Hay algo que especialmente he echado en falta durante la pandemia, desde sus albores, pasando por su desarrollo y su gestión desde el poder y la comunidad científica para amortiguar su estela de muerte y destrucción. Y lo que he percibido, en su ausencia, se llama liderazgo. Probablemente vosotros también.

Es en los momentos de crisis cuando se pone a prueba el compromiso pero, sobre todo, la altura de las personas. Ahí se mide, en todas las dimensiones, su fuerza, su talento, su responsabilidad, su preparación para conducir el coche, para agarrar bien el timón de la nave y llevarla a puerto, para abrir el camino que pueden y deben seguir los demás.

Vamos hacia un tiempo con una nueva capa de ¿líderes? con poca preparación, con escasa experiencia… y en exceso ideologizados. ¿O no? Cuando se les exige actuar con decisión y rapidez, ¿aciertan? ¿están acreditados para la gestión del cambio? ¿se manejan en aguas desconocidas? ¿se mantienen en sintonía con las emociones de las personas?

Todos deberíamos saber, y movernos en consecuencia, que no hay margen para la negación dentro de una crisis.
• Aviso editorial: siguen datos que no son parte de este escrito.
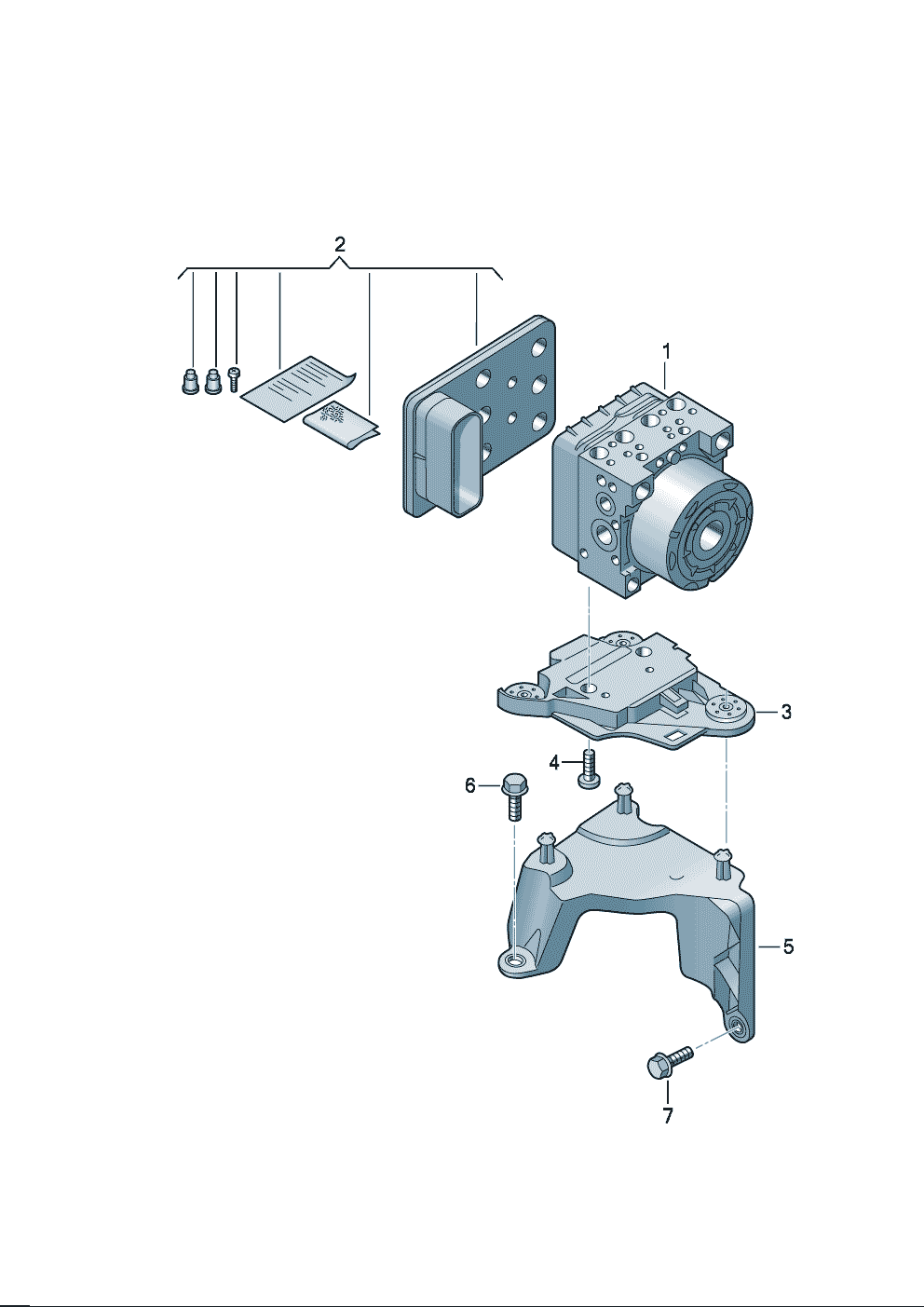 2
1
3
4
6
5
7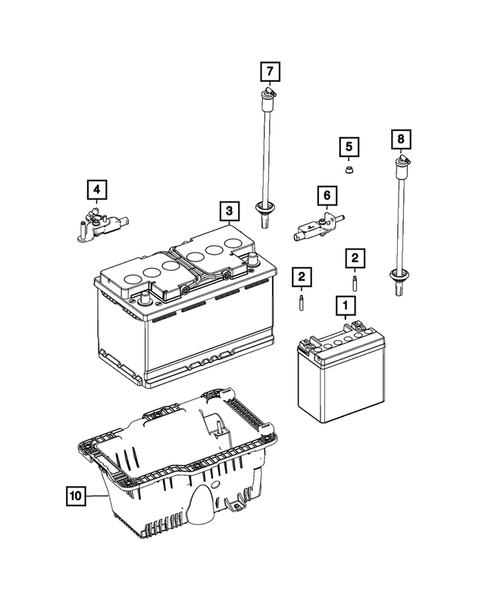 7

5

8

4

6

3

2

2

1

10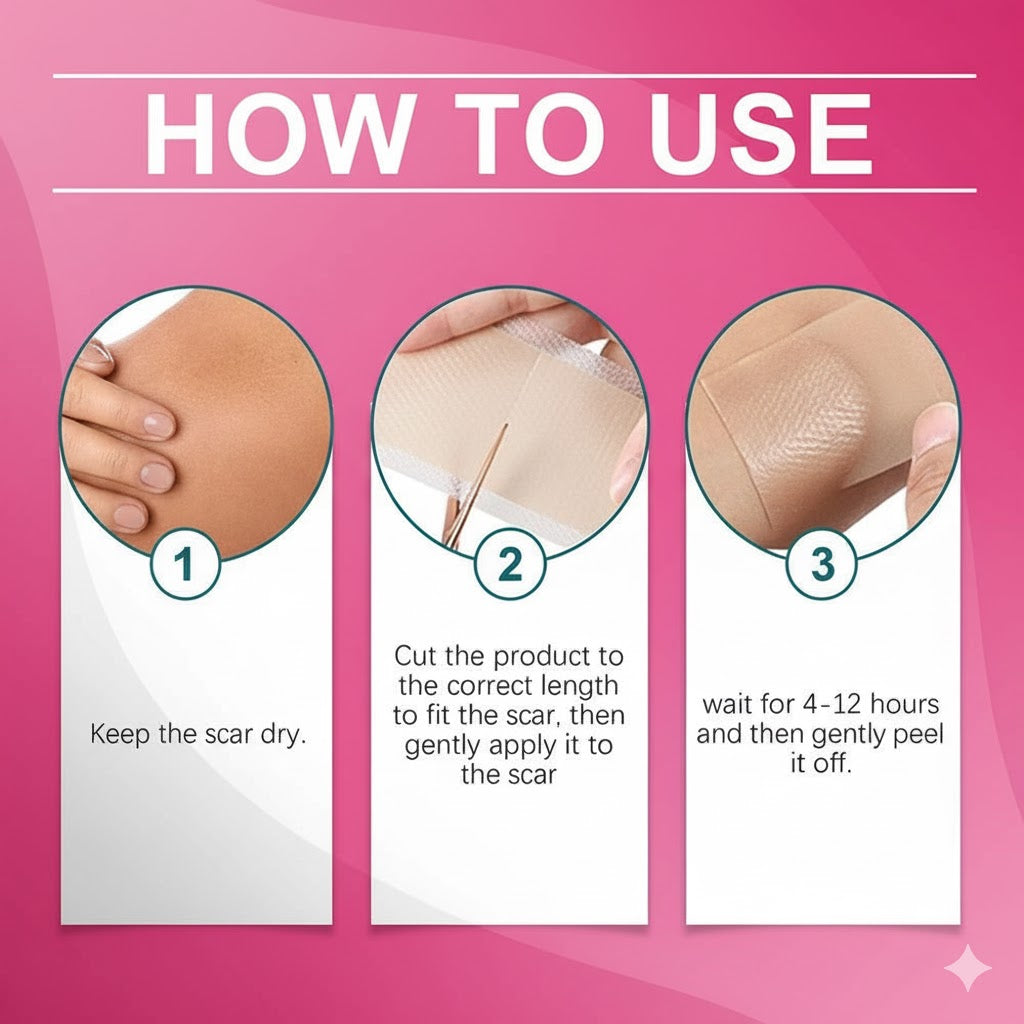 HOW TO USE

1

Keep the scar dry.

2

Cut the product to the correct length to fit the scar, then gently apply it to the scar

3

wait for 4-12 hours and then gently peel it off.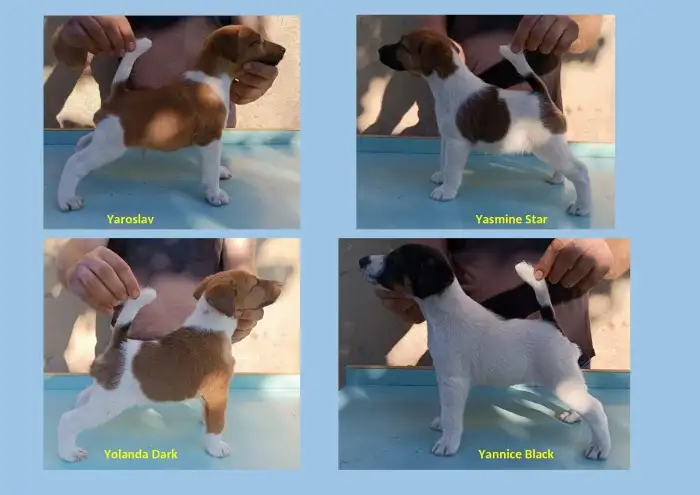 Yaroslav

Yasmine Star

Yolanda Dark

Yannice Black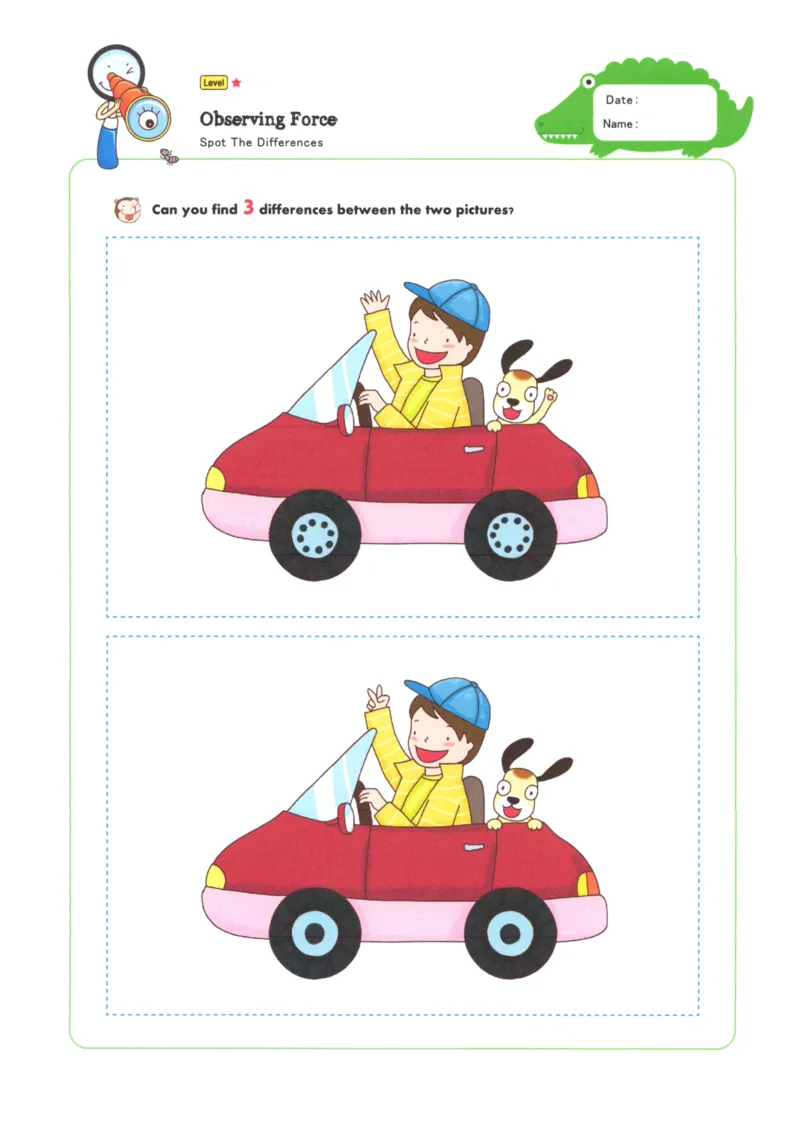 Level ★

Observing Force

Spot The Differences

Date :

Name :

Can you find 3 differences between the two pictures?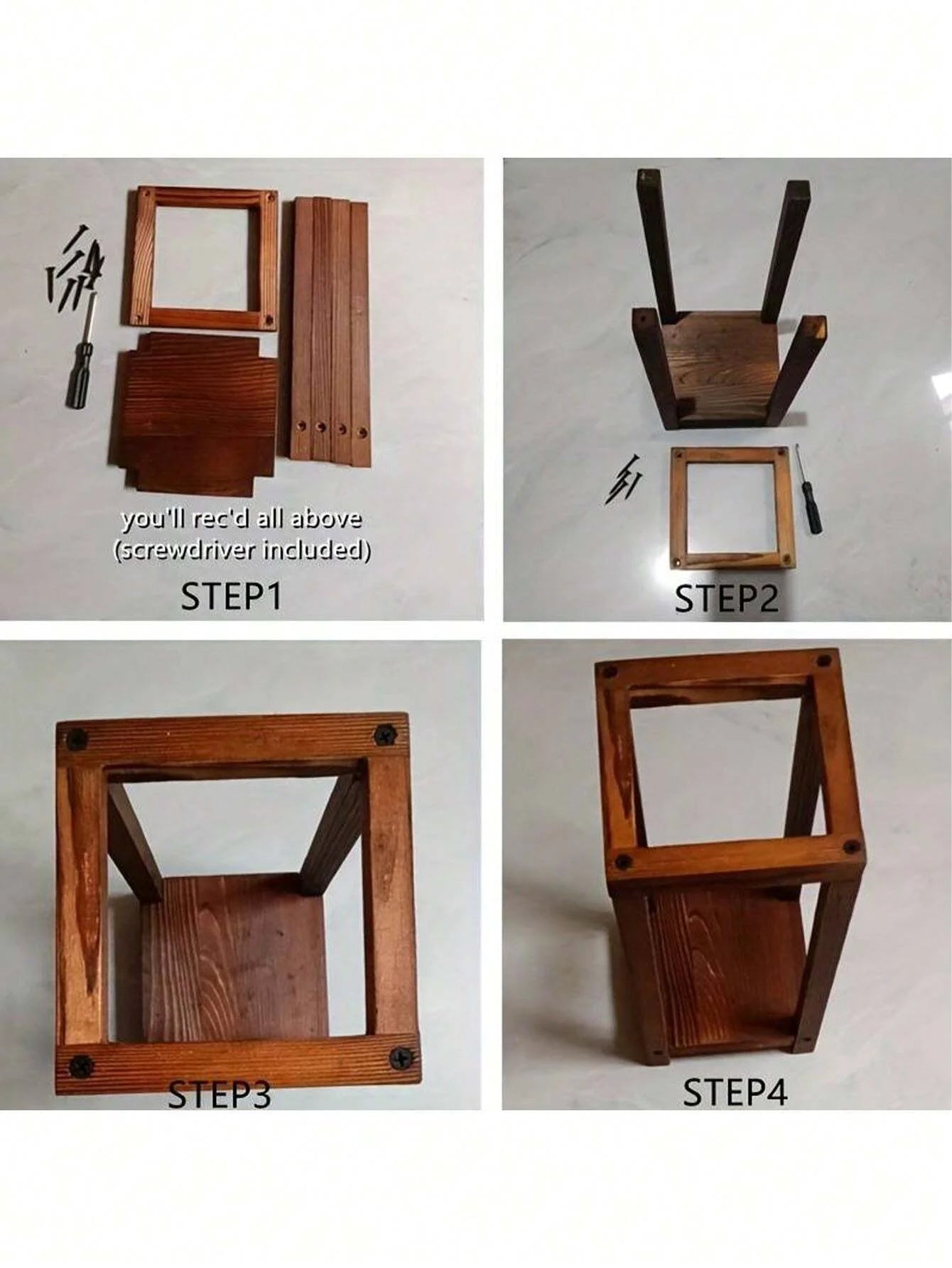 you'll rec'd all above
(screwdriver included)

STEP1

STEP2

STEP3

STEP4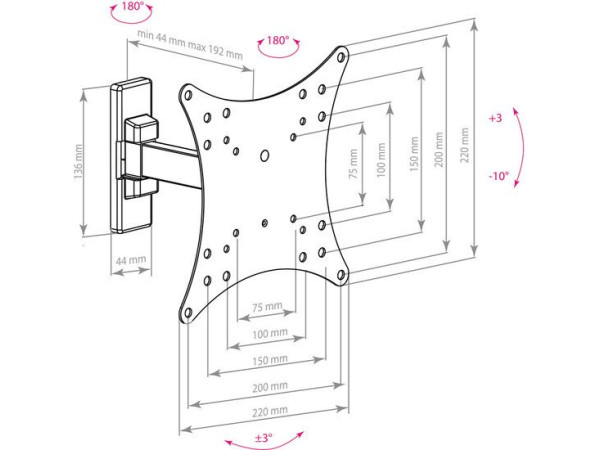 180°

min 44 mm max 192 mm

180°

136 mm

44 mm

75 mm

100 mm

150 mm

200 mm

220 mm

+3

-10°

75 mm

100 mm

150 mm

200 mm

220 mm

±3°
Precisamente el negacionismo ante las realidades más duras es la actitud perfecta para mantener esa realidad o, incluso, empeorarla hasta que nos devore. A la adversidad se la mira de cara, se traza un plan frente a ella y, siempre, siempre, se enciende la llama de la confianza. Es indispensable.

El líder nunca puede adoptar una mentalidad egoísta, menos cuando vienen mal dadas. El liderazgo debe traducirse, especialmente en esas horas, en proyectar seguridad sobre los demás.

Siempre hay una virtud que he valorado muy por encima de otras en apariencia más sofisticadas: la escucha activa; escuchar no es lo mismo que oír. Requiere esfuerzo, concentración, atención… empatía. Y es algo que, cuando se practica con autenticidad, ayuda a las personas a tener una sensación de movimiento en positivo, y por descontado cultiva la autoestima. ¿Empezamos por ahí para “liderar en tiempos revueltos”?